TASK TO COMPLETE:
Can you reproduce, word for word, the stretch of the FormatUtils.h page from "#pragma once" through "defined(_WIN32) || defined(_WIN64)"?

EXTRACTED TEXT:
··········

Files
core/ASCOfficeDocFile/Common/FormatUtils.h
ElenaSubbotina 0e37afed33 правка багов по результатам тестирования
DocFormatReader - картинки маркированных списков
2016-05-21 01:37:55 +03:00

855 lines
18 KiB
C++

#pragma once
#include <iosfwd>
#include <sstream>
#include <list>
#include <vector>
#include <string>
#include <bitset>
#include <set>
#include <map>
#include <limits.h>
#include <math.h>
#include "utf8.h"
using namespace std;
#if defined(_WIN32) || defined(_WIN64)
#include <atlbase.h>
#include <atlstr.h>
#else
#include "../../DesktopEditor/common/ASCVariant.h"
#include "../../Common/DocxFormat/Source/Base/ASCString.h"
#endif
#include "../../DesktopEditor/common/Types.h"

··········

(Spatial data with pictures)

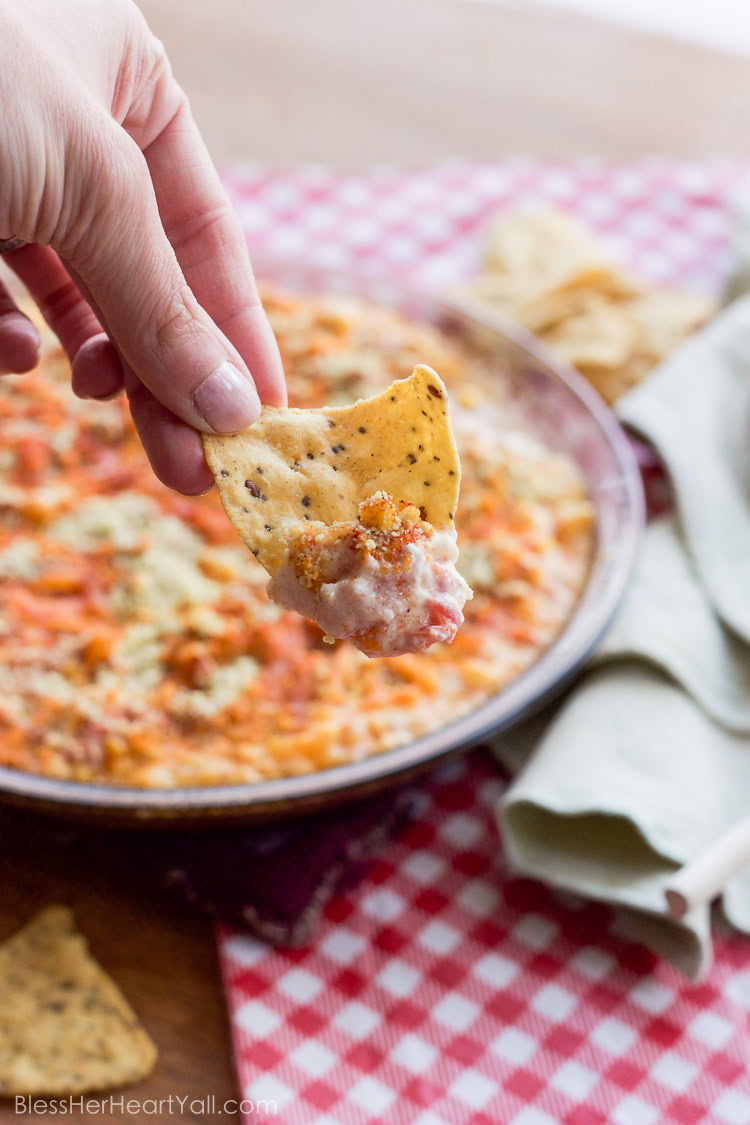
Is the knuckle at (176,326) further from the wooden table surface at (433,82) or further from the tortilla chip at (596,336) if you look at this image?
the wooden table surface at (433,82)

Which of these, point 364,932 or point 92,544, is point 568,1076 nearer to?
point 364,932

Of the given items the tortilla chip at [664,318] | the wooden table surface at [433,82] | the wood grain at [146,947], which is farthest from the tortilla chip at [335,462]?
the wooden table surface at [433,82]

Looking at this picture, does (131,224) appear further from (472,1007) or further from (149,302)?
(472,1007)

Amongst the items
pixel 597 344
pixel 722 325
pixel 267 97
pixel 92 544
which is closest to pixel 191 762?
pixel 92 544

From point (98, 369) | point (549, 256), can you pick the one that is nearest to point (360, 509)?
point (98, 369)

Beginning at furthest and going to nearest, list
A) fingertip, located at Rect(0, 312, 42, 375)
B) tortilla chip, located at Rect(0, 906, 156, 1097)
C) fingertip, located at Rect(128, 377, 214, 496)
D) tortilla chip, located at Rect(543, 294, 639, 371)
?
1. tortilla chip, located at Rect(543, 294, 639, 371)
2. fingertip, located at Rect(0, 312, 42, 375)
3. tortilla chip, located at Rect(0, 906, 156, 1097)
4. fingertip, located at Rect(128, 377, 214, 496)

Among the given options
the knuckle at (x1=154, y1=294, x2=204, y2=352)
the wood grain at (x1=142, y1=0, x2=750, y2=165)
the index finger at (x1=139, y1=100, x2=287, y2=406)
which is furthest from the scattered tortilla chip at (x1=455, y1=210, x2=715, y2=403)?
the knuckle at (x1=154, y1=294, x2=204, y2=352)

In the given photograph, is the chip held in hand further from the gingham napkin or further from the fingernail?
the gingham napkin
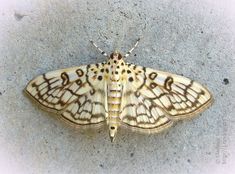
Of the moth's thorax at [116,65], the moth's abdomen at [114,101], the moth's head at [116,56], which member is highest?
the moth's head at [116,56]

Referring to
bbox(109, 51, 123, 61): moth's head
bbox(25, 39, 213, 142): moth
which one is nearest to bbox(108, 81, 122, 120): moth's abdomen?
bbox(25, 39, 213, 142): moth

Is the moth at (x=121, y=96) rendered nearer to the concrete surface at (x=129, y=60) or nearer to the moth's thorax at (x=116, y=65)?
the moth's thorax at (x=116, y=65)

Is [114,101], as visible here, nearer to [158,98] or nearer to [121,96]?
[121,96]

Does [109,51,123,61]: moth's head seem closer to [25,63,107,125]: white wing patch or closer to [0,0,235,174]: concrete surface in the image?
[25,63,107,125]: white wing patch

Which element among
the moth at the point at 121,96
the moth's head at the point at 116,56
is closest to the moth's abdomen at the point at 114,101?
the moth at the point at 121,96

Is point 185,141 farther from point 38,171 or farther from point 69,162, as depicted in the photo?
point 38,171
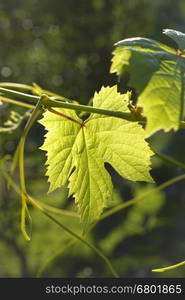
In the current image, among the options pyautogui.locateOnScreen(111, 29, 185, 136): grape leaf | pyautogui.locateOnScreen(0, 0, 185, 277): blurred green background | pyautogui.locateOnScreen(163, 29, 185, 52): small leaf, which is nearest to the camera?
pyautogui.locateOnScreen(111, 29, 185, 136): grape leaf

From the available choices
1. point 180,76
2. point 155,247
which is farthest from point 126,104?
point 155,247

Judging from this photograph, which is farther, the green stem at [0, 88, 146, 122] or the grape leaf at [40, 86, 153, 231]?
the grape leaf at [40, 86, 153, 231]

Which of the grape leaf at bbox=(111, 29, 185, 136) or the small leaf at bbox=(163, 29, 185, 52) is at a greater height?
the small leaf at bbox=(163, 29, 185, 52)

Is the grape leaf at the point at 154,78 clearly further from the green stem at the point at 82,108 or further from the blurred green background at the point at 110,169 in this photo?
the blurred green background at the point at 110,169

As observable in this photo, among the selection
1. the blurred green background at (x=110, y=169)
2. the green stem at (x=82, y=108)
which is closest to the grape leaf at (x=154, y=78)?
the green stem at (x=82, y=108)

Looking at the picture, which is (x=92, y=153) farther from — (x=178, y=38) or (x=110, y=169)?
(x=110, y=169)

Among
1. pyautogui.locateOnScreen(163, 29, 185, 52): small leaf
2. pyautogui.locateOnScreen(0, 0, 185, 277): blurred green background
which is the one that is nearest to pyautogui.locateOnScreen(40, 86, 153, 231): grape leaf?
pyautogui.locateOnScreen(163, 29, 185, 52): small leaf

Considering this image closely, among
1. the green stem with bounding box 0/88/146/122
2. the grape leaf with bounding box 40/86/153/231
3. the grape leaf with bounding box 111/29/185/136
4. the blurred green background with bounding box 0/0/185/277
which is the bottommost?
the blurred green background with bounding box 0/0/185/277

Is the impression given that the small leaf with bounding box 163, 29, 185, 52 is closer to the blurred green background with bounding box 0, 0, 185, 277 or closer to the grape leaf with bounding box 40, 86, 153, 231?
the grape leaf with bounding box 40, 86, 153, 231
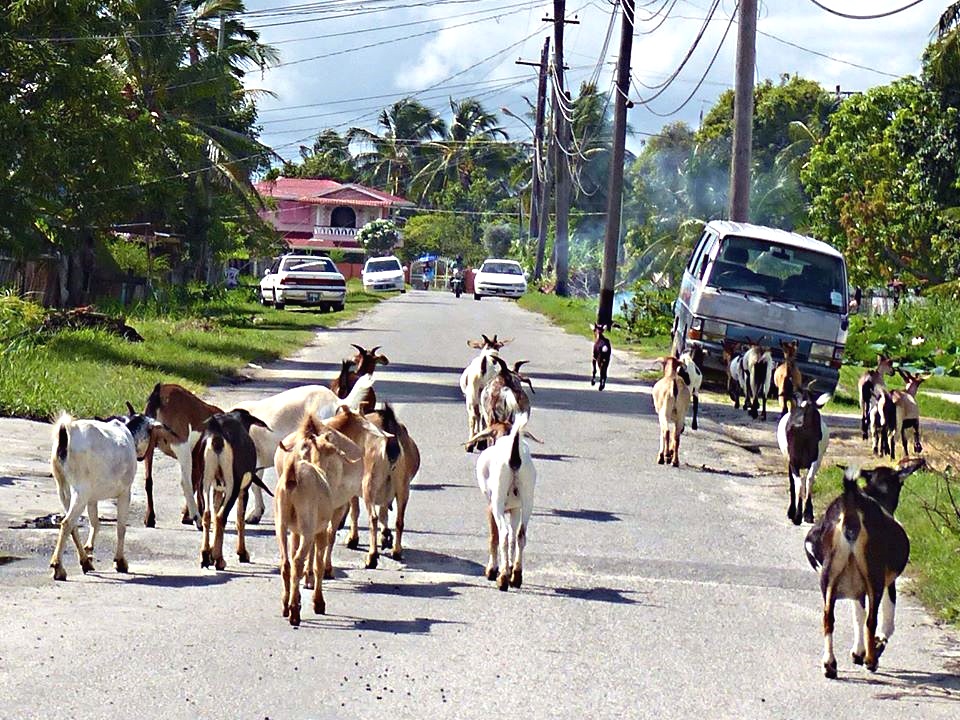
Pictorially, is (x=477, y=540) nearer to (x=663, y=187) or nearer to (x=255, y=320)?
(x=255, y=320)

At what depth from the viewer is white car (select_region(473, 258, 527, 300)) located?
6162 centimetres

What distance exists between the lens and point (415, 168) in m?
107

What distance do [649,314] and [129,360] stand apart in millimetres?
17808

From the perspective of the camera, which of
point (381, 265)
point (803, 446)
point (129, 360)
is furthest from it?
point (381, 265)

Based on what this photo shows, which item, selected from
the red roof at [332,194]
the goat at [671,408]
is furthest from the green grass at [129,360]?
the red roof at [332,194]

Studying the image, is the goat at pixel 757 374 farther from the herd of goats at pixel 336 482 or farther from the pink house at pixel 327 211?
the pink house at pixel 327 211

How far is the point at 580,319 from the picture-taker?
4253 centimetres

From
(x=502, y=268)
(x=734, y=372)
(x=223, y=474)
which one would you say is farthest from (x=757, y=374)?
(x=502, y=268)

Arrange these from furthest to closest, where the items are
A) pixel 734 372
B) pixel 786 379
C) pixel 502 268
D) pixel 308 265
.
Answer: pixel 502 268, pixel 308 265, pixel 734 372, pixel 786 379

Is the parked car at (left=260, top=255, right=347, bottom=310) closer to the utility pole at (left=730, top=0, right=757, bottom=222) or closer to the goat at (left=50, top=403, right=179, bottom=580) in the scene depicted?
the utility pole at (left=730, top=0, right=757, bottom=222)

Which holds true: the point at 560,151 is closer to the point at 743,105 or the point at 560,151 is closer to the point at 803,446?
the point at 743,105

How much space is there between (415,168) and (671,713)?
101013 mm

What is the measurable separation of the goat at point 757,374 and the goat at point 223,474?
1100 centimetres

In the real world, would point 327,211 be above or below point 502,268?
above
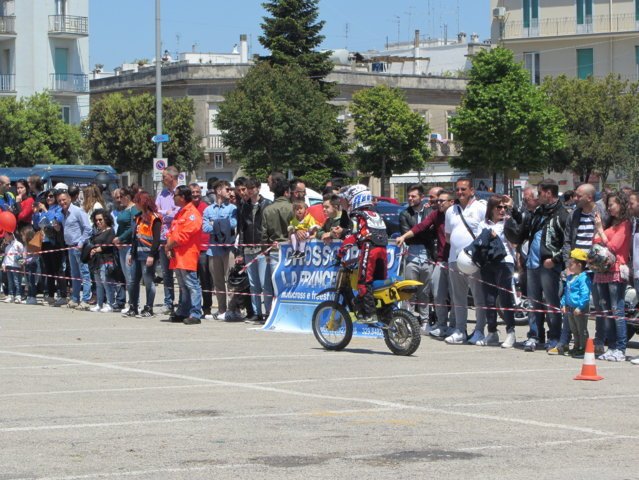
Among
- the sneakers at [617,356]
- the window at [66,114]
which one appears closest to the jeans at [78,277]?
the sneakers at [617,356]

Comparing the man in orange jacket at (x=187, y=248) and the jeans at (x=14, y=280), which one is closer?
the man in orange jacket at (x=187, y=248)

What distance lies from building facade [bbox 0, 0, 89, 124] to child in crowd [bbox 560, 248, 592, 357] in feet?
196

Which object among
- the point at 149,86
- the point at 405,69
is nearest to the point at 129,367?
the point at 149,86

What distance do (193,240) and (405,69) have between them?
90.2 meters

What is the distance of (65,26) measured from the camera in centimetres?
7400

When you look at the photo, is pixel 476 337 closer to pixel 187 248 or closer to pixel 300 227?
pixel 300 227

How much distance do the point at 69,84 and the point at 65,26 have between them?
3280mm

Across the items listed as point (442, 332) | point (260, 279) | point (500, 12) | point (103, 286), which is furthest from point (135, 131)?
point (442, 332)

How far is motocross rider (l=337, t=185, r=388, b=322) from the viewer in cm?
1536

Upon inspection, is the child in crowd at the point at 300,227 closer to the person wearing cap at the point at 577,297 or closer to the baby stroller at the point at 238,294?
the baby stroller at the point at 238,294

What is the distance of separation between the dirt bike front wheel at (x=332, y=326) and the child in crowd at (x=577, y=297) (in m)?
2.60

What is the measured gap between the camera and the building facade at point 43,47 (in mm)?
73188

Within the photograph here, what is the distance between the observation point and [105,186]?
3366 centimetres

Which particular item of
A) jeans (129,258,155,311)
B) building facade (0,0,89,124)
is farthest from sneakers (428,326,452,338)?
building facade (0,0,89,124)
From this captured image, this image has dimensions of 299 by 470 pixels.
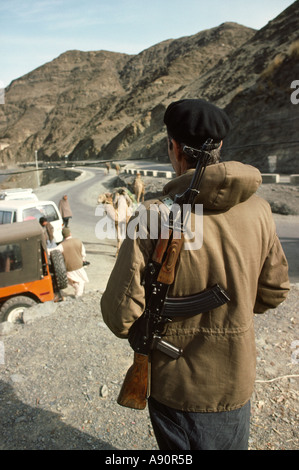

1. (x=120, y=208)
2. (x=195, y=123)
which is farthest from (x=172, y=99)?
(x=195, y=123)

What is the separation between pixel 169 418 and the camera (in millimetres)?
1713

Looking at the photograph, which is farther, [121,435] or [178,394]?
[121,435]

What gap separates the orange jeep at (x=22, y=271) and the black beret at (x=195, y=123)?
523 centimetres

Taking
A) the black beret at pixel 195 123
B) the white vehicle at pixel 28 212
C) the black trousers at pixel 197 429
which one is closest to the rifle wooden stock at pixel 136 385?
the black trousers at pixel 197 429

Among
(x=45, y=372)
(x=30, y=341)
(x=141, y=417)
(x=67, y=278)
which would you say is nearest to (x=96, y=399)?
(x=141, y=417)

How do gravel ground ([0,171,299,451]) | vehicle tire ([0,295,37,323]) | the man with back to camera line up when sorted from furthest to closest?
1. vehicle tire ([0,295,37,323])
2. gravel ground ([0,171,299,451])
3. the man with back to camera

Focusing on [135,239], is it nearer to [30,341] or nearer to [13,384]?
[13,384]

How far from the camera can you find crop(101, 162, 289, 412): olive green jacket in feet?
5.28

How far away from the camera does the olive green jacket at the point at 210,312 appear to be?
1609 mm

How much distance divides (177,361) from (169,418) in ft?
0.93

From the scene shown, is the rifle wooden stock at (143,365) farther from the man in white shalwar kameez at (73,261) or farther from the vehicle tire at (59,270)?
the man in white shalwar kameez at (73,261)

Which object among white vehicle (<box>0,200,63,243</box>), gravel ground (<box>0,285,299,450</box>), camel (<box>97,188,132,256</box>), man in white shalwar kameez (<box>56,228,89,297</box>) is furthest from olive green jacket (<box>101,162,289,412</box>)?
white vehicle (<box>0,200,63,243</box>)

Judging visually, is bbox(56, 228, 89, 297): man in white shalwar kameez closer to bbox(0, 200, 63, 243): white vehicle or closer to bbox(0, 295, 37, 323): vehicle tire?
bbox(0, 295, 37, 323): vehicle tire

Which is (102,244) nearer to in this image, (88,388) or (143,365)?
(88,388)
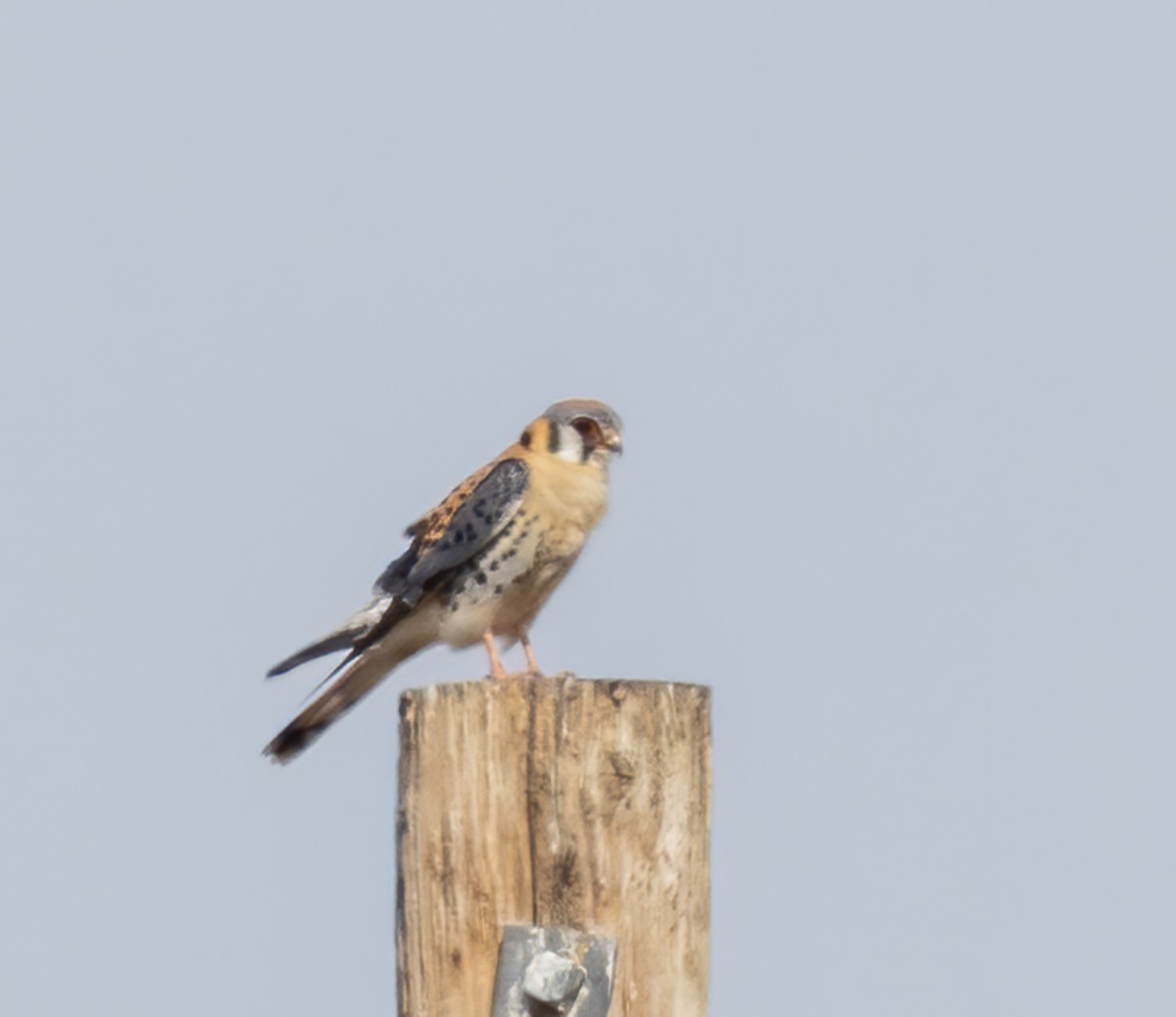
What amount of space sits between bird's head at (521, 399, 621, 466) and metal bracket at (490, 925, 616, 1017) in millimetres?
3090

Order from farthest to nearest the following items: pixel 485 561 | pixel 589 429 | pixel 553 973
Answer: pixel 589 429, pixel 485 561, pixel 553 973

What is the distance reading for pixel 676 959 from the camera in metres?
3.94

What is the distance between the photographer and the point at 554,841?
387 centimetres

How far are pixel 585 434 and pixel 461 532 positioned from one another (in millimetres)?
567

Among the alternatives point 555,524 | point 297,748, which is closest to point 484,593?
point 555,524

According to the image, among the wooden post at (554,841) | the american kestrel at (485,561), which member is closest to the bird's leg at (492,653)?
the american kestrel at (485,561)

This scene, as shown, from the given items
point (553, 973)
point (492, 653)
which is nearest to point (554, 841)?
point (553, 973)

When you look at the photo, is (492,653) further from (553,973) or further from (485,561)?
(553,973)

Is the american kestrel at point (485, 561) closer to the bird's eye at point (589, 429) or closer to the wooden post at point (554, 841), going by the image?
the bird's eye at point (589, 429)

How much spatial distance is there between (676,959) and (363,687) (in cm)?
309

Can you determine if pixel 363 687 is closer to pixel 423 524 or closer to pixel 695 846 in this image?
pixel 423 524

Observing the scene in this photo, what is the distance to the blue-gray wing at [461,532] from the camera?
6.59 m

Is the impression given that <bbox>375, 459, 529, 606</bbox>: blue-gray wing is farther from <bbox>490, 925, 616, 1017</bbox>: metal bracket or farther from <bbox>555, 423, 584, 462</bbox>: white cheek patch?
<bbox>490, 925, 616, 1017</bbox>: metal bracket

··········

SOLUTION TO THIS EXERCISE:
#pragma once
#include <iosfwd>
#include <sstream>
#include <list>
#include <vector>
#include <string>
#include <bitset>
#include <set>
#include <map>
#include <limits.h>
#include <math.h>
#include "utf8.h"
using namespace std;
#if defined(_WIN32) || defined(_WIN64)